Upaya pengobatan stroke Surabaya RS Premier akan disesuaikan dengan jenis stroke yang Anda alami baik itu stroke iskemik maupun hemoragik.
Meski berbeda, tapi dua jenis stroke ini sama-sama berbahayanya karena berdampak mematikan.
Iskemik bisa terjadi saat aliran darah menuju otak terhambat. Sedangkan hemoragik terjadi ketika pembuluh darah pecah.
Mau tahu lebih lanjut mengenai dua jenis stroke mematikan ini? Kenali arti hingga perbedaan stroke iskemik dan hemoragik di sini.
Perbedaan Stroke Iskemik dan Hemoragik
Penasaran dengan perbedaannya? Mari cek untuk tahu bedanya lebih lanjut di sini:
1. Definisi
Pertama, mari bahas definisinya. Laman Halodoc menyebut jika stroke iskemik terjadi karena terjadi penyumbatan darah beku di aliran darah yang menuju ke otak.
Pembekuan darah yang terjadi di aliran darah tersebut, bisa terpicu oleh banyaknya timbunan lemak.
Lebih lanjut, yakni stroke hemoragik. Jika iskemik terjadi karena penyumbatan, hemoragik terjadi karena pembuluh darah di otak mengalami kebocoran atau pecah.
Hal ini terjadi karena pembuluh darah di otak penderita mengalami pelemahan. Akhirnya, darah yang tumpah bisa menumpuk dan akhirnya menghambat jaringan otak.
Saat jaringan otak terhambat dan tidak segera dapat penanganan, maka kondisi tersebut bisa fatal akibatnya. Misalnya, menyebabkan koma dalam waktu panjang bahkan kematian.
2. Gejala
Perbedaan stroke iskemik dan hemoragik juga dapat dilihat dari gejalanya.

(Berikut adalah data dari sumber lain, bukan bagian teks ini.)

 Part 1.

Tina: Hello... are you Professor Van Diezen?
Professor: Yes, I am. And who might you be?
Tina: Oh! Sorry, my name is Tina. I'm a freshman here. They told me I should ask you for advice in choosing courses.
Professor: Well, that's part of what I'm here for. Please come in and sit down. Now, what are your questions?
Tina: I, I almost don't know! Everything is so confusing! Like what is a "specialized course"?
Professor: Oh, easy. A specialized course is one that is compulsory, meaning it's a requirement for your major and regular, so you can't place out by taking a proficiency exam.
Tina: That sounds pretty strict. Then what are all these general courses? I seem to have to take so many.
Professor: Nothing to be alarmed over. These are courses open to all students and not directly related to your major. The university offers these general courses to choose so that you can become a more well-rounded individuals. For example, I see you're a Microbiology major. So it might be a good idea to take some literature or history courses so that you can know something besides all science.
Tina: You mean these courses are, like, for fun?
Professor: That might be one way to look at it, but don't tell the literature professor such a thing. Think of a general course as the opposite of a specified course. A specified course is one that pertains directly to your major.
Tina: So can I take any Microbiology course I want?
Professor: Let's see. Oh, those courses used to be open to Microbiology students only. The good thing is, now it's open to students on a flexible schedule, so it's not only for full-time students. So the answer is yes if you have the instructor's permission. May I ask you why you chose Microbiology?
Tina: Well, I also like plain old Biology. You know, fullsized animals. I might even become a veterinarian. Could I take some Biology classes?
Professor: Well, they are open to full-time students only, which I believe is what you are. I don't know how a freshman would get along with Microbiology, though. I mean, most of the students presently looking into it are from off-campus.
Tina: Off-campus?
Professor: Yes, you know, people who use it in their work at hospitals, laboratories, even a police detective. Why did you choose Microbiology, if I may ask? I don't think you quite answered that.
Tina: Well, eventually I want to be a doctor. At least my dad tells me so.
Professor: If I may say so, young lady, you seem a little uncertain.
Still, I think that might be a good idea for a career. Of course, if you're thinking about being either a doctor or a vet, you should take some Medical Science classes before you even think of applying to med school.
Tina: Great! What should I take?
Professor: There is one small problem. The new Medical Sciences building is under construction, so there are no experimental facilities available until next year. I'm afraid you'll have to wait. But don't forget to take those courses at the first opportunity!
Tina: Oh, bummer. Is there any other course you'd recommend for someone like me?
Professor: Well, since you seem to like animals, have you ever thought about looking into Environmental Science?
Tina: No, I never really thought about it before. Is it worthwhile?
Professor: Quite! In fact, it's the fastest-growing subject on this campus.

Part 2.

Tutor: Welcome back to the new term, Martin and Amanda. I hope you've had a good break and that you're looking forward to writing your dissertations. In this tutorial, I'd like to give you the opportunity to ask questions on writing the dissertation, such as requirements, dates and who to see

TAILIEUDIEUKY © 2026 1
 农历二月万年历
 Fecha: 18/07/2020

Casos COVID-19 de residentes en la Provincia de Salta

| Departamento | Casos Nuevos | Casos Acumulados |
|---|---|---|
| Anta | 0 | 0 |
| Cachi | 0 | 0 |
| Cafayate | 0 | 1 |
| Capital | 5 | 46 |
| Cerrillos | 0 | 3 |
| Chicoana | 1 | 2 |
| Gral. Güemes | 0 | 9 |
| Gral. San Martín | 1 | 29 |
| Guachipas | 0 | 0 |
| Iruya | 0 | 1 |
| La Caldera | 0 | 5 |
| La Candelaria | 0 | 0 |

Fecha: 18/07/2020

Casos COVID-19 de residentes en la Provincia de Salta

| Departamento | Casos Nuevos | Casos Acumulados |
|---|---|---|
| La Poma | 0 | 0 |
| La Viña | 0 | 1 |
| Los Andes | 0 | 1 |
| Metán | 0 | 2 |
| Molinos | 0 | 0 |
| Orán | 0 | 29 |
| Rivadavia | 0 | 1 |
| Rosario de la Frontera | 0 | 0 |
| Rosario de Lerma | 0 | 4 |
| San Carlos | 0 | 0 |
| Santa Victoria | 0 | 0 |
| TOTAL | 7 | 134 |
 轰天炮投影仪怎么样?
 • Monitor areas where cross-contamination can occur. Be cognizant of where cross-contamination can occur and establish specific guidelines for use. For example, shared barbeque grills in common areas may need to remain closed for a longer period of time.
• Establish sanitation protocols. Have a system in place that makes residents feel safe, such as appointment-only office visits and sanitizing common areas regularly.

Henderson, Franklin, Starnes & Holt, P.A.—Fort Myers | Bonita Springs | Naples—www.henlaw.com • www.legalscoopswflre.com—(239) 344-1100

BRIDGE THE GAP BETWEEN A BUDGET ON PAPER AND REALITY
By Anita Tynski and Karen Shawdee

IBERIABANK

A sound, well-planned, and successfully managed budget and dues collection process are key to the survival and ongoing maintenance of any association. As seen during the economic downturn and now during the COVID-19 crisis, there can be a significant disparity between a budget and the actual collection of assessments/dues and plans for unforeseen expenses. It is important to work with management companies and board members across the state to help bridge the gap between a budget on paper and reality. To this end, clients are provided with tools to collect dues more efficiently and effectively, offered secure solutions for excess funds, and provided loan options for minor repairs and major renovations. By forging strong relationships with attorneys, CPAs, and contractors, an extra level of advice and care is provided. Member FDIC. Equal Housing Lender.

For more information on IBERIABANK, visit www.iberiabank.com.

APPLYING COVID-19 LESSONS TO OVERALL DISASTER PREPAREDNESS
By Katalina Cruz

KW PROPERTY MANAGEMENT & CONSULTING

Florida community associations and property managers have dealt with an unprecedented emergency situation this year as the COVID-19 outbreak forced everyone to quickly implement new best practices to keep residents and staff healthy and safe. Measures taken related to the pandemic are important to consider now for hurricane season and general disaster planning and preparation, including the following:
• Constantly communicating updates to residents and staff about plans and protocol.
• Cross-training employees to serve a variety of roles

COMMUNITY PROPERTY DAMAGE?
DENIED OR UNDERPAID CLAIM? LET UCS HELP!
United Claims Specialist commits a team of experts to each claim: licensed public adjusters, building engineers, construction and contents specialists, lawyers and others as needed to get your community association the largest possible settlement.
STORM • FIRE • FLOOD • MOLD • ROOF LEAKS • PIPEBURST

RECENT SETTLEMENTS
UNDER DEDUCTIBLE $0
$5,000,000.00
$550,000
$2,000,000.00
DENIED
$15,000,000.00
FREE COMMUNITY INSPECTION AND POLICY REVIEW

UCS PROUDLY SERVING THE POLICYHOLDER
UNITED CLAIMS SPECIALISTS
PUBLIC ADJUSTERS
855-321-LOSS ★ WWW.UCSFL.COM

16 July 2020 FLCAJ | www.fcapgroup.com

Kalau stroke iskemik, gejala yang muncul bisa secara tiba-tiba.
Contohnya mengalami pandangan mata yang tiba-tiba kabur, hilang keseimbangan, salah satu bagian tubuh mati rasa, sulit bicara dengan baik, atau sisi wajah tidak terkontrol.
Sedangkan untuk stroke hemoragik, gejalanya bisa berupa pertanda intraserebral. Misalnya, tiba-tiba sakit kepala, mual, muntah, lemah dan lumpuh, kejang, lemah lesu, hingga terdapat beberapa pertanda susulan.
Kalau pertanda susulannya berupa tidak bisa berjalan, pingsan, nafas tak teratur, dan bisa juga koma.
3. Penanganan
Keduanya juga berbeda jika melihat cara penanganannya. Pada stroke iskemik, Anda mungkin membutuhkan terapi trombolitik atau pemberian obat pengencer darah untuk melarutkan darah yang menggumpal.
Selain itu, butuh juga trombektomi mekanis yang akan berupaya menghilangkan gumpalan darah secara fisik memakai kateter.
Kemudian, bisa juga dengan obat antiplatelet seperti aspirin yang bisa mencegah terbentuknya gumpalan darah.
Sedangkan untuk stroke hemoragik, akan mendapatkan penanganan seperti pengendalian tekanan darah, reversal antikoagulan, dan juga pembedahan.
Namun, sudah tentu penanganan ini perlu Anda lakukan di tempat pengobatan stroke Surabaya terbaik untuk hasil yang maksimal.
RS Premier Surabaya bisa menyediakannya untuk Anda. Dengan dokter dan tim medis profesional, upaya untuk pulih dari berbagai jenis stroke akan lebih besar.
Jadi, itulah beberapa perbedaan antara stroke iskemik dan juga hemoragik yang perlu Anda ketahui. Semoga menambah pengetahuan!